ROMA – Funghi o tartufi venduti freschi devono riportare obbligatoriamente in etichetta o su appositi cartellini il luogo di raccolta o coltivazione, per evitare che prodotti stranieri vengano spacciati per italiani come purtroppo spesso e’ avvenuto fino ad ora.

Lo ha ribadito la Commissione europea nella risposta alla Coldiretti che aveva  posto il quesito finalizzato a smascherare pericolose furbizie nel commercio di prodotti simbolo del Made in Italy.

La Commissione europea – sottolinea la Coldiretti – ha chiarito che le indicazioni obbligatorie devono essere presenti sui documenti che accompagnano il prodotto in tutte le fasi della commercializzazione e che l’indicazione del Paese di origine è sempre obbligatoria per tutti i prodotti ortofrutticoli freschi, anche se esentati dal rispetto della norma di commercializzazione generale, come tartufi e funghi spontanei.

“Finalmente sarà possibile sapere – sottolinea la Coldiretti – se i pregiati frutti del bosco sono stati raccolti nella Penisola o se sono arrivati in Italia da Paesi lontani con minore freschezza e garanzie di qualità e sicurezza alimentare”.

L’obbligo di etichettatura di origine mette chiarezza in un settore in cui nel 2016 sono stati importati in Italia oltre 7 milioni di chilogrammi tra funghi e tartufi freschi, dei quali per 2.500 tonnellate arrivate dalla Polonia e oltre 2mila dalla Romania, per un valore complessivo di 41 milioni di euro.

Ben 11 milioni di euro – precisa la Coldiretti – riguardano specificatamente i tartufi, per un quantitativo di 167 tonnellate. Un commercio dietro il quale – denuncia la Coldiretti – si sono nascosti inganni e truffe, come dimostrano le numerose operazioni messe in atto dalle forze dell’ordine., proprio per la mancanza di norme trasparenti sull’obbligo di indicare in etichetta l’origine.

Lo scorso anno, nei 58 controlli nel settore della commercializzazione di tartufo sono state notificate 9 notizie di reato e 11 contestazioni amministrative da parte dell’Ispettorato centrale della tutela della qualità e della repressione frodi dei prodotti agroalimentari del ministero delle Politiche agricole alimentari e forestali, con diffuse irregolarità di etichettatura e nell’osservanza degli obblighi di rintracciabilità.

L’attività di ricerca di funghi e tartufi non ha solo una natura hobbistica che coinvolge moltissimi appassionati ma svolge anche una funzione economica a sostegno delle aree interne boschive dove rappresenta un’importante integrazione di reddito per migliaia di “professionisti” impegnati a rifornire negozi e ristoranti di prodotti tipici locali, con effetti positivi sugli afflussi turistici.
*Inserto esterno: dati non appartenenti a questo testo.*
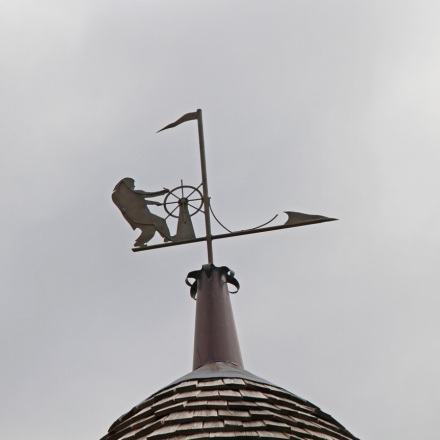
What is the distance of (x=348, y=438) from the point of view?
24.7 ft

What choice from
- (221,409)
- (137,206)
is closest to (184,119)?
(137,206)

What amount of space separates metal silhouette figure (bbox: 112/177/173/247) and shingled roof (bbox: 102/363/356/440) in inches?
56.0

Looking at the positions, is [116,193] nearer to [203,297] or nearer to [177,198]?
[177,198]

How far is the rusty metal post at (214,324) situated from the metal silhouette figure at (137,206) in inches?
22.7

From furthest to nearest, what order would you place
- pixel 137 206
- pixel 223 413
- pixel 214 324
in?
pixel 137 206 < pixel 214 324 < pixel 223 413

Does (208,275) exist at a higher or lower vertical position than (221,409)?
higher

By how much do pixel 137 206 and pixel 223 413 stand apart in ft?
7.92

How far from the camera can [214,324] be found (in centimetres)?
820

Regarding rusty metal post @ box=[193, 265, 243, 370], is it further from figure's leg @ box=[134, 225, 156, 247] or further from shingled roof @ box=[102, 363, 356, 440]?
figure's leg @ box=[134, 225, 156, 247]

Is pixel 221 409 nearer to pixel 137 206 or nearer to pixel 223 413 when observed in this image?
pixel 223 413

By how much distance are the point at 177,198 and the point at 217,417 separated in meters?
2.40

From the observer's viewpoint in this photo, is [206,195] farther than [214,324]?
Yes

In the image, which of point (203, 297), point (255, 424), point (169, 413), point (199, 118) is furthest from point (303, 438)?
point (199, 118)

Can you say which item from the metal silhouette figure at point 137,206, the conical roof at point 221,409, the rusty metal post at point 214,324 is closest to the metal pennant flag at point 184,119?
the metal silhouette figure at point 137,206
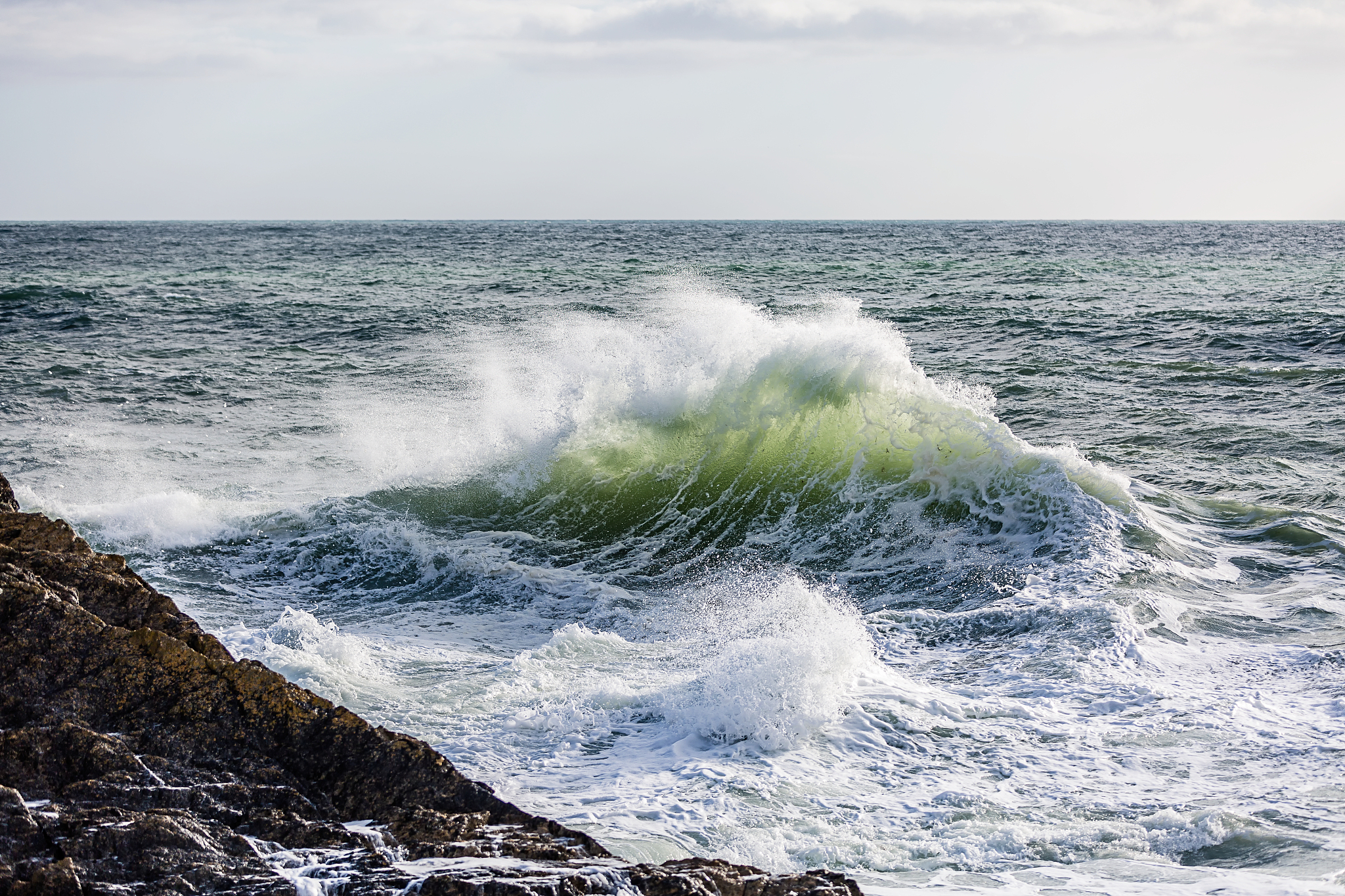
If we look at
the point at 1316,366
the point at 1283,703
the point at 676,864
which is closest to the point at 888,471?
the point at 1283,703

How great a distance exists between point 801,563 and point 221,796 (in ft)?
19.7

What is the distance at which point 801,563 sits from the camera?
27.5 ft

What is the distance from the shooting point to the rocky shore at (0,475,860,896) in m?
2.59

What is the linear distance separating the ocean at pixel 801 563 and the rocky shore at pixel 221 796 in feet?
3.87

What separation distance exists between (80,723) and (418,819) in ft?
3.31

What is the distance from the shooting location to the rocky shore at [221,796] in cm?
259

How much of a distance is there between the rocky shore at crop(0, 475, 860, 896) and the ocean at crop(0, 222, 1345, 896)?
118 cm

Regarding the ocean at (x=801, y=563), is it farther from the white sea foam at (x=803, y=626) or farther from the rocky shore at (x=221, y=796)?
the rocky shore at (x=221, y=796)

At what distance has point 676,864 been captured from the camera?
9.47 feet

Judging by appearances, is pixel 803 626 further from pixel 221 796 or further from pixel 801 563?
pixel 221 796

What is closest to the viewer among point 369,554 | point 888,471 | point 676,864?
point 676,864

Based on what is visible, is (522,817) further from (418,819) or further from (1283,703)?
(1283,703)

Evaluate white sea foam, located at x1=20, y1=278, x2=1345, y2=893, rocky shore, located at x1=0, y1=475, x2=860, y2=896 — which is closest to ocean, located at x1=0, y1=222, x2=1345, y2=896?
white sea foam, located at x1=20, y1=278, x2=1345, y2=893

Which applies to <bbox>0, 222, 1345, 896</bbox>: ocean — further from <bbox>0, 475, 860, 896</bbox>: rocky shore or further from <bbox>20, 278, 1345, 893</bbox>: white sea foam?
<bbox>0, 475, 860, 896</bbox>: rocky shore
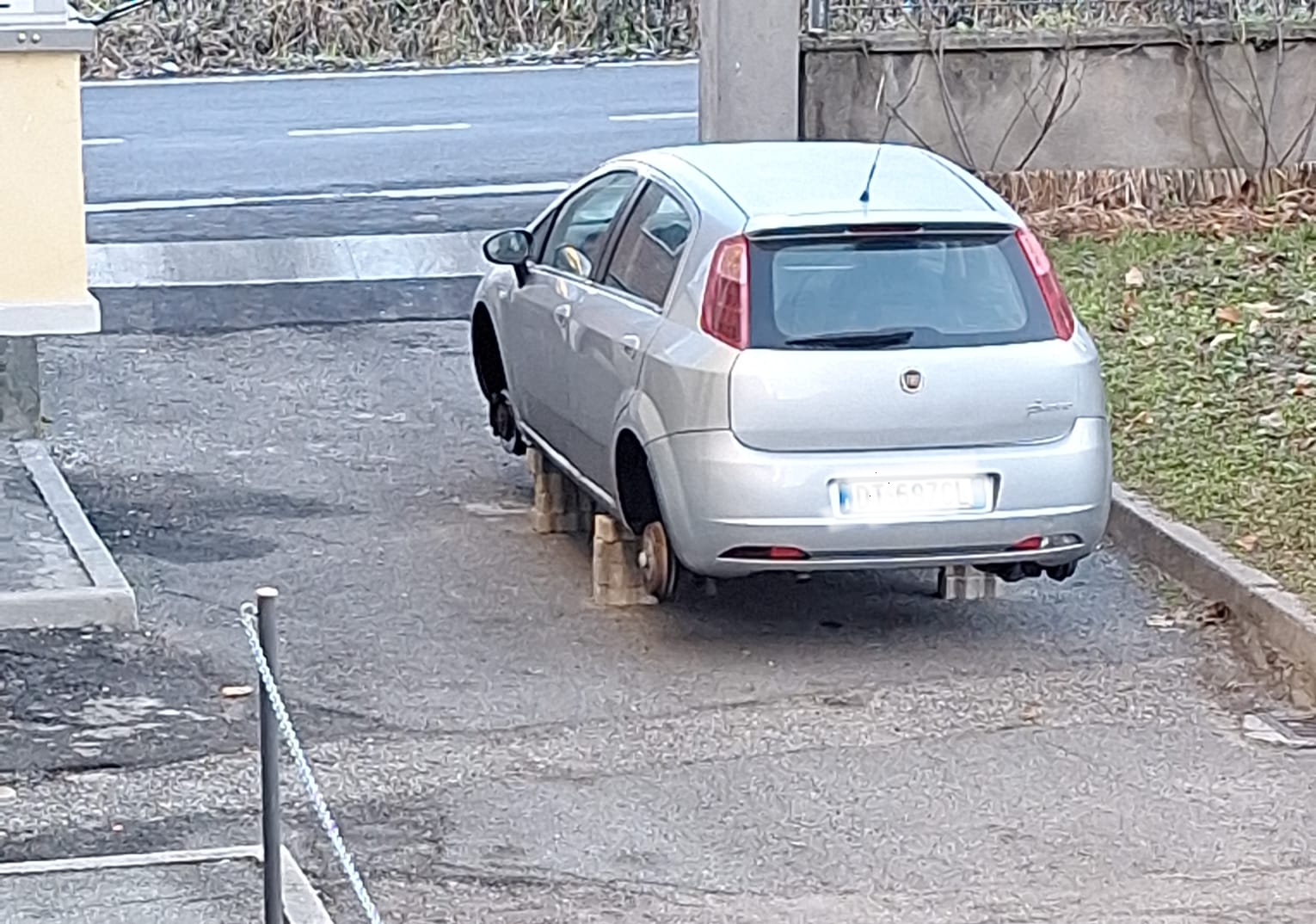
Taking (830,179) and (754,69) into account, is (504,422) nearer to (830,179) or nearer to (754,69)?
(830,179)

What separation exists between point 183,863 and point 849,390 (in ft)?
9.29

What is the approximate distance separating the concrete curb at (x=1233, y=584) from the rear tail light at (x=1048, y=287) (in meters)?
1.17

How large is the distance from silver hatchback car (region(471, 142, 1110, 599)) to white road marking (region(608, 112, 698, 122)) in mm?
14165

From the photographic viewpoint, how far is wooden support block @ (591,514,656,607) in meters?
8.85

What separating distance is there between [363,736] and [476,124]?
15680 mm

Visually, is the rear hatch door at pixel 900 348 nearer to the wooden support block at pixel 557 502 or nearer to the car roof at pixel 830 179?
the car roof at pixel 830 179

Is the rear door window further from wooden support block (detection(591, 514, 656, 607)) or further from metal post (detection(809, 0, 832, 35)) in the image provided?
metal post (detection(809, 0, 832, 35))

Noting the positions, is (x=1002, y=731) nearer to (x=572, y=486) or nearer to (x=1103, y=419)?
(x=1103, y=419)

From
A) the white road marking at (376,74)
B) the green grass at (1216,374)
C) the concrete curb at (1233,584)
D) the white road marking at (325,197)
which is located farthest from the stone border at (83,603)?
the white road marking at (376,74)

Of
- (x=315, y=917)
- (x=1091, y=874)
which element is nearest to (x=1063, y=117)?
(x=1091, y=874)

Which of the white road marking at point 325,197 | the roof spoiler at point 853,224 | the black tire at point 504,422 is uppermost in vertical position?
the roof spoiler at point 853,224

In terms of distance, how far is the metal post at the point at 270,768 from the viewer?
493 cm

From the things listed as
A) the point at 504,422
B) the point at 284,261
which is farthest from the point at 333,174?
the point at 504,422

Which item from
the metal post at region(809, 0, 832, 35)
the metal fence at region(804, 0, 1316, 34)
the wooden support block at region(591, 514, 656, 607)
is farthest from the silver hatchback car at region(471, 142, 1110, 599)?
the metal fence at region(804, 0, 1316, 34)
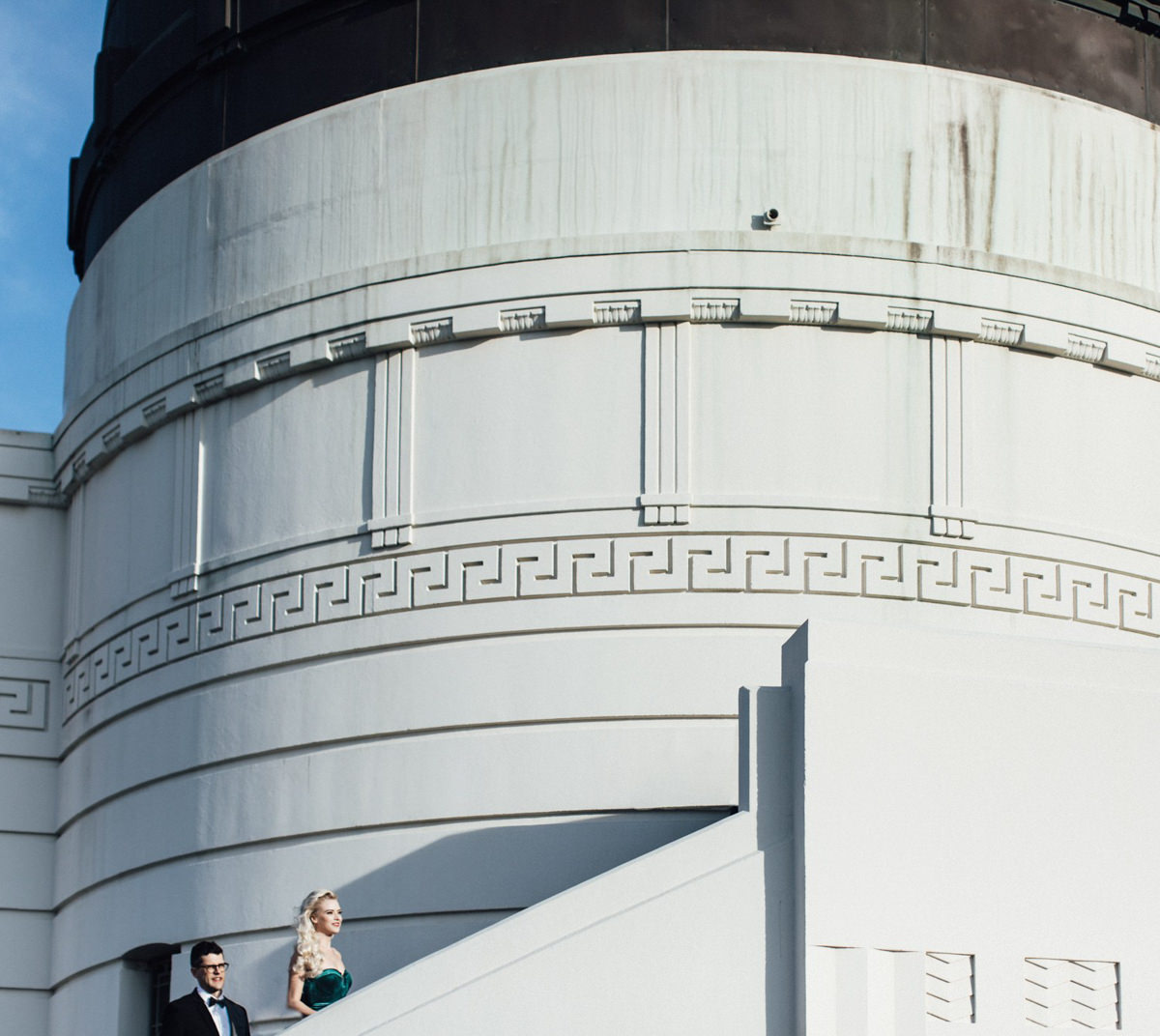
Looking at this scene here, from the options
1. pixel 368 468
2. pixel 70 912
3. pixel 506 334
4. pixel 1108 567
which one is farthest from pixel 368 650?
pixel 1108 567

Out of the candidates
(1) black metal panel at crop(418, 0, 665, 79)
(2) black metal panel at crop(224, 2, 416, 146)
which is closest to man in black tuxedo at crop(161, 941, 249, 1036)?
(1) black metal panel at crop(418, 0, 665, 79)

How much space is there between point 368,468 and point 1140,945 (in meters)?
6.78

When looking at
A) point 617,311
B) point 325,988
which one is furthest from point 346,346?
point 325,988

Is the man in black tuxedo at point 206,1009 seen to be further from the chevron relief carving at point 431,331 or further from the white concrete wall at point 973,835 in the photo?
the chevron relief carving at point 431,331

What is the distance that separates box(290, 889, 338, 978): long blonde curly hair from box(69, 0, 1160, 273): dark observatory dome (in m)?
6.89

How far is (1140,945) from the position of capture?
1041 cm

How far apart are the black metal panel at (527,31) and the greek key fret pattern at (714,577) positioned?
358 centimetres

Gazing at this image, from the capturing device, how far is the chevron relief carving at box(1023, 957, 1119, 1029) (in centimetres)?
1018

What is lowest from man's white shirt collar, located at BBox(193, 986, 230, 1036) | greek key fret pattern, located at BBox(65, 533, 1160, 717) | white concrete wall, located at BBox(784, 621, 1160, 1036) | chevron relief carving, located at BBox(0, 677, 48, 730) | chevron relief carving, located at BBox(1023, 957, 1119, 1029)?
man's white shirt collar, located at BBox(193, 986, 230, 1036)

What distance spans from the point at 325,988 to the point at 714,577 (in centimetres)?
441

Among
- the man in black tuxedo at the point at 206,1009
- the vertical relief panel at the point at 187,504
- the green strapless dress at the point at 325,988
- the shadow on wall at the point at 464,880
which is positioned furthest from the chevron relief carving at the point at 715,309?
the man in black tuxedo at the point at 206,1009

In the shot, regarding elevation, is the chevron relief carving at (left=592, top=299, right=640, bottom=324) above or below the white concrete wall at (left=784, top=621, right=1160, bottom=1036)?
above

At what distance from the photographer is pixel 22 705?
1795 cm

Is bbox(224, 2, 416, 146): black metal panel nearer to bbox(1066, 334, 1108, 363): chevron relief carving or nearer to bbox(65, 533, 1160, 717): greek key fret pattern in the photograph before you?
bbox(65, 533, 1160, 717): greek key fret pattern
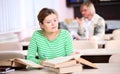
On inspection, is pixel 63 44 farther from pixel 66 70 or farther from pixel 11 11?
pixel 11 11

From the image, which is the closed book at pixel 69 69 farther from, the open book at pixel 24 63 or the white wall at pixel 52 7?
the white wall at pixel 52 7

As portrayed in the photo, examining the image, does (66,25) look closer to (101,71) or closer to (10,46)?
(10,46)

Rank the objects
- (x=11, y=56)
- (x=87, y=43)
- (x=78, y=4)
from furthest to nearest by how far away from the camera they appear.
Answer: (x=78, y=4)
(x=87, y=43)
(x=11, y=56)

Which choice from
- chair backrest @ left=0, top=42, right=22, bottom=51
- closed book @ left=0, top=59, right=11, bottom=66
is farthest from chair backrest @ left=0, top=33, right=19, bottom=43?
closed book @ left=0, top=59, right=11, bottom=66

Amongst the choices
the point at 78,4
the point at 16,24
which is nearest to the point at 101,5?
the point at 78,4

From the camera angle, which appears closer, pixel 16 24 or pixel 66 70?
pixel 66 70

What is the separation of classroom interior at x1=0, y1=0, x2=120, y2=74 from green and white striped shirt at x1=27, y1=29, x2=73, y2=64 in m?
0.25

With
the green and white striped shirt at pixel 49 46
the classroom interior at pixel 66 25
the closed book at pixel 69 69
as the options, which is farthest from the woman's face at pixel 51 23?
the closed book at pixel 69 69

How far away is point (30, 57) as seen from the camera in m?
2.70

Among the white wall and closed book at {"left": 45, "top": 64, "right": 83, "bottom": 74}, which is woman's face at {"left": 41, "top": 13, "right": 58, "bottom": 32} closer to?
closed book at {"left": 45, "top": 64, "right": 83, "bottom": 74}

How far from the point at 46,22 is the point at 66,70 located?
584mm

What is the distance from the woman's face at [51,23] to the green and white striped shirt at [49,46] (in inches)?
4.0

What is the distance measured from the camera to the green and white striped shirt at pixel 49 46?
2.71 m

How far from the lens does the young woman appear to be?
2.67m
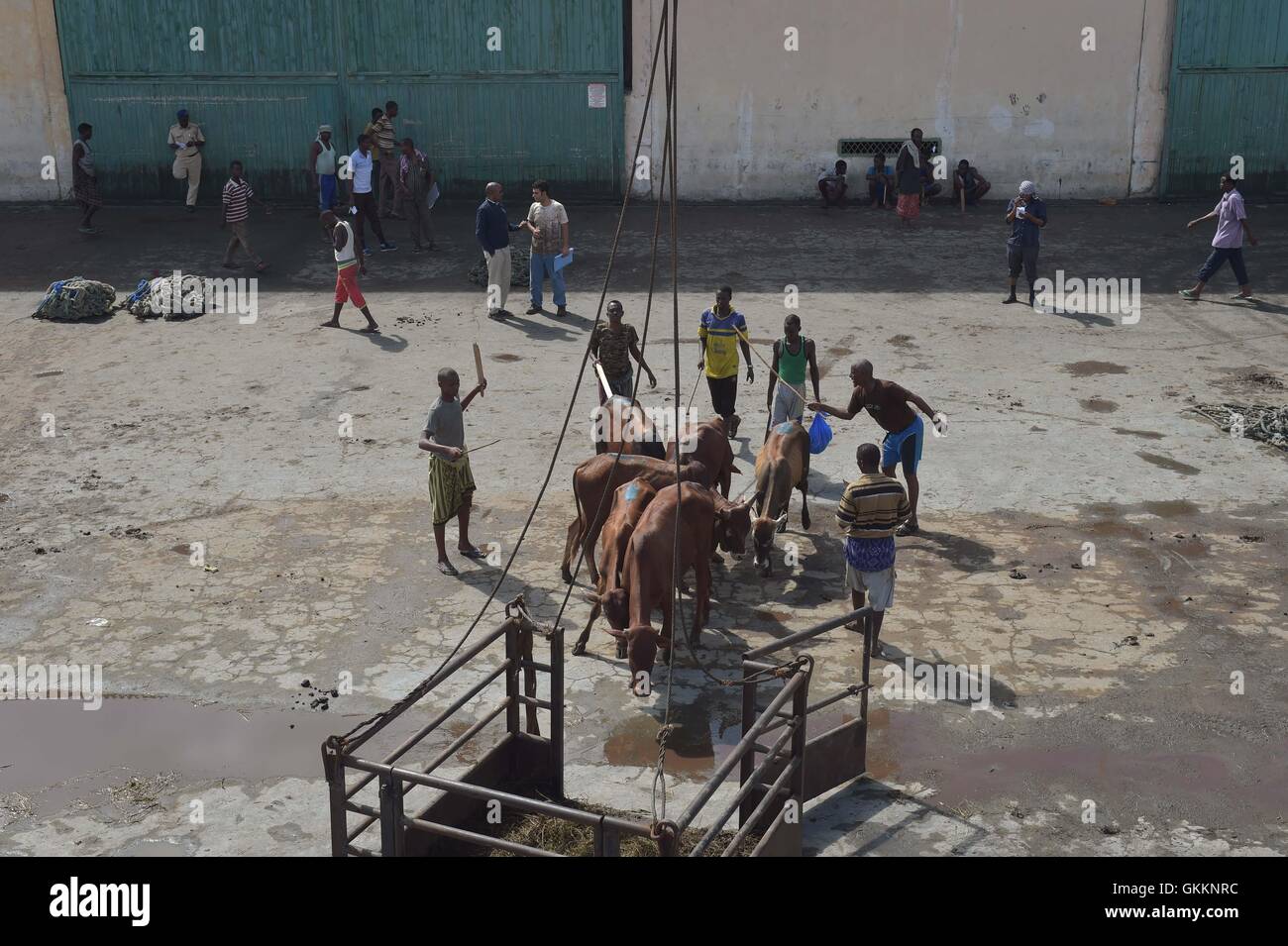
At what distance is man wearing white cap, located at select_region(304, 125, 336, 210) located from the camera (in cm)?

Una risorsa importante in molte aree dove non vi sono altre concrete alternative.

L’Italia – riferisce la Coldiretti – dispone di oltre 10 milioni di ettari di bosco, un terzo del territorio che offrono grandi quantità di funghi spontanei tra porcini, finferli, trombette, chiodini e altre numerose specialita’ note agli appassionati mentre per il tartufo, tra fresco e trasformato, si stima un business stimato attorno al mezzo miliardo di euro.

La prossima battaglia del settore agroalimentare – conclude l’organizzazione – riguarda i prodotti trasformati “dove purtroppo c’è ancora poca trasparenza e quindi è urgente un intervento legislativo chiarificatore”.

Sono infatti notevolissimi i volumi di prodotti importati destinati alla trasformazione (oltre 1,3 milioni di chilogrammi di funghi e tartufi secchi, tritati, in polvere, etc.), spesso spacciati per italiani e con l’utilizzo di sostanze aromatizzanti che si sostituiscono o si affiancano al prodotto richiamato in etichetta, “con poca chiarezza nei confronti dei consumatori”.